The old Hungarian women, when their country was invaded by the Turks, performed prodigies of valor; and now, among the predatory tribes of Illyria and Dalmatia, he who attempted to insult a girl, would find that she wore a dagger and pistol at her belt. But Christianity, which has done so much for woman—which, at a time when its pure maxims could produce nothing better, by reason of man’s own evils, brought forth the generous spirit of chivalry from the iron despotism of the middle ages—Christianity is removing the garlands from the bloody front of war, and teaching her sons and her daughters that evil must be “overcome with good.”

Women are apt to be more aristocratic than men; for the habits of their life compel attention to details, and consequently make them more observing of manners than of principles.

Where the Mohammedan religion prevails, man’s reason is taught to bow blindly to faith, and his affections have little freedom to seek their corresponding truth; in all such countries women are slaves.

At those periods when reason has run wild, and men have maintained that there was no such thing as unchangeable truth, but that every one made it, according to the state of his own will—at such times, there has always been a tendency to have men and women change places, that the latter might command armies and harangue senates, while men attended to domestic concerns. These doctrines were maintained by infidels of the French revolution, and by their modern disciple, Fanny Wright.

Many silly things have been written, and are now written, concerning the equality of the sexes; but that true and perfect companionship, which gives both man and woman complete freedom in their places, without a restless desire to go out of them, is as yet imperfectly understood. The time will come, when it will be seen that the moral and intellectual condition of woman must be, and ought to be, in exact correspondence with that of man, not only in its general aspect, but in its individual manifestations; and then it will be perceived that all this discussion about relative superiority, is as idle as a controversy to determine which is most important to the world, the light of the sun, or the warmth of the sun.

WOMEN IN SLAVE-HOLDING COUNTRIES.

A separate article is appropriated to this subject, because slavery everywhere produces nearly the same effects on character; but the story is briefly told, because the details of that system are alike discreditable to man and woman. A recent writer who defends slavery has said that in slave-holding countries “women are not beasts of burden.” This is a gallant phrase to apply to all those ladies who live in countries where the traffic in human beings is not introduced, like a plague-spot, into the social system; but the chief fault to be found with it is, that it is founded on the common mistake of leaving out of the estimate all those whose complexions are not perfectly white.
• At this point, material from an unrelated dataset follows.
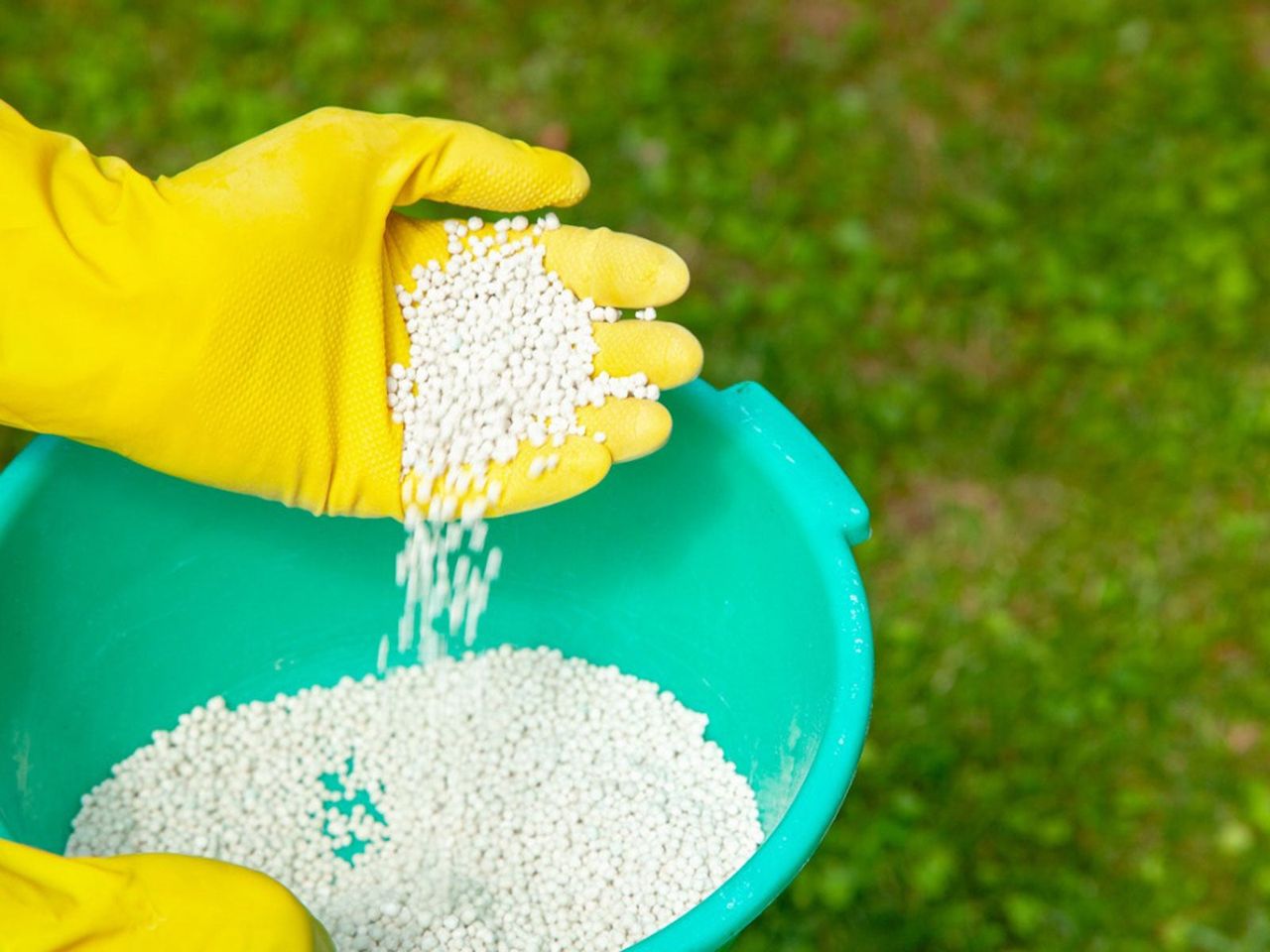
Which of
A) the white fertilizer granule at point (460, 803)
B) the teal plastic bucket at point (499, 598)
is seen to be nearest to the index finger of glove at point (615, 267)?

In all slave-holding communities, colored women are emphatically “beasts of burden;” yet, under kindly influences, they are capable of the same moral and intellectual cultivation as other human beings.

One of the worst features of this polluting system is that female slaves are neither protected by law, or restrained by public opinion. Their masters own them as property, and have despotic control over their actions; and such is their degraded condition, that to be the mistress of a white man is an object of ambition rather than of shame. The same result would be produced upon any class of people under similar circumstances. They are taught from infancy that they have no character to gain or to lose; and their whole moral code consists in one maxim—obedience to the white men. The personal kindness of their masters, though founded on the most impure feelings, is likely to shelter them in some degree from harsh treatment, and to procure for them those articles of finery upon which all ignorant people place an inordinate value. The idea of obtaining money to purchase freedom is likewise a frequent incentive to immorality. It is not proposed to disgust the reader with a recapitulation of facts in proof of these remarks. It is sufficient to say that female virtue is a thing not even supposed to exist among slaves; and that when individual instances of it occur, it sometimes meets with severe castigation, and generally with contemptuous ridicule.